▶ _Work item_
Emit the data below verbatim, stripping out any pictures.

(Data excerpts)
........

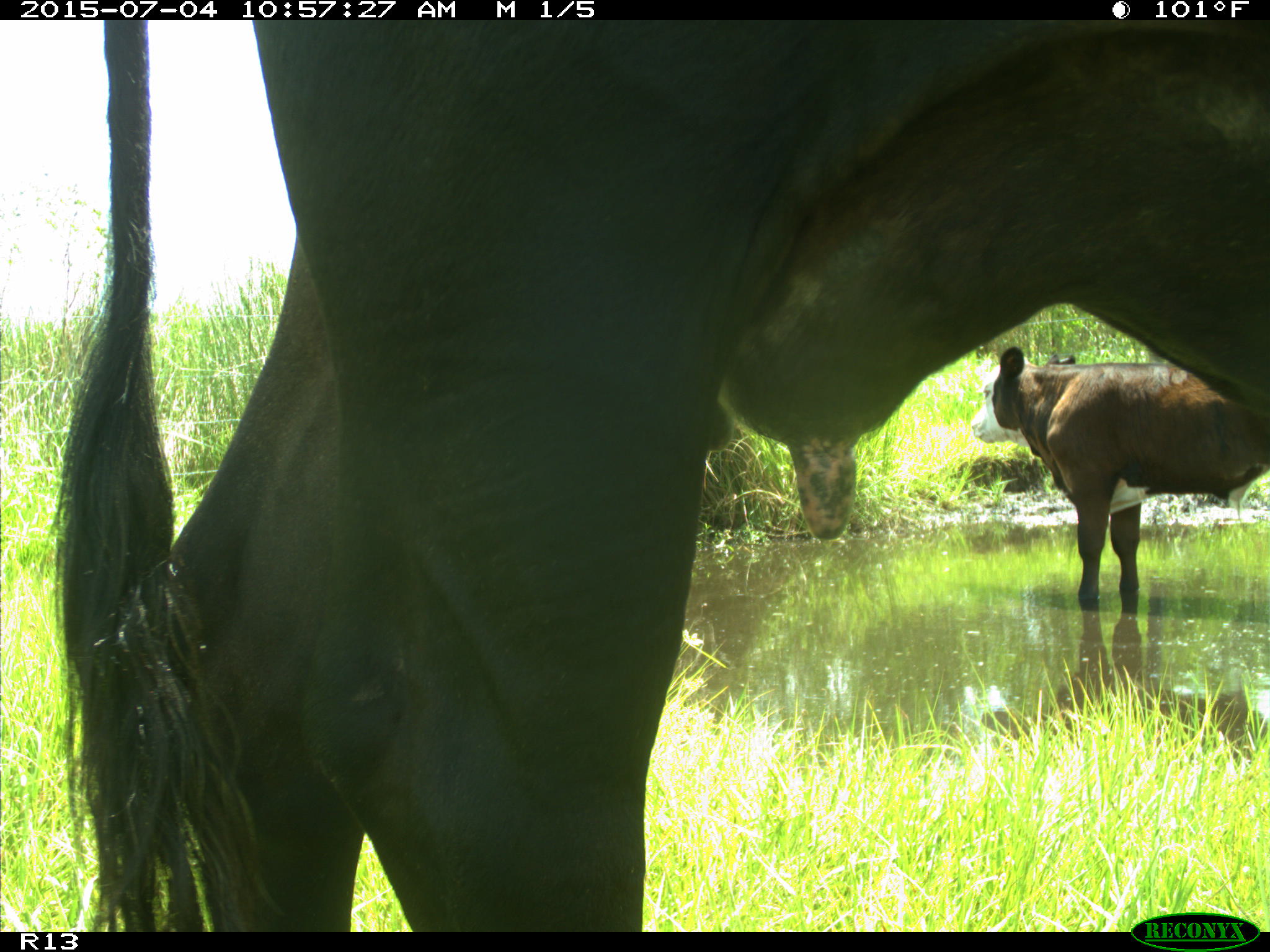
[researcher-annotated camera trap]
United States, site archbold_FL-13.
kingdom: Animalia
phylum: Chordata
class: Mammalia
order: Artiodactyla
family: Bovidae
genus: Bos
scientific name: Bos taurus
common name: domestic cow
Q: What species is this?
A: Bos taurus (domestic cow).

........

▶ _Answer for this exercise_
[researcher-annotated camera trap]
United States, site archbold_FL-13.
kingdom: Animalia
phylum: Chordata
class: Mammalia
order: Artiodactyla
family: Bovidae
genus: Bos
scientific name: Bos taurus
common name: domestic cow
Q: What species is this?
A: Bos taurus (domestic cow).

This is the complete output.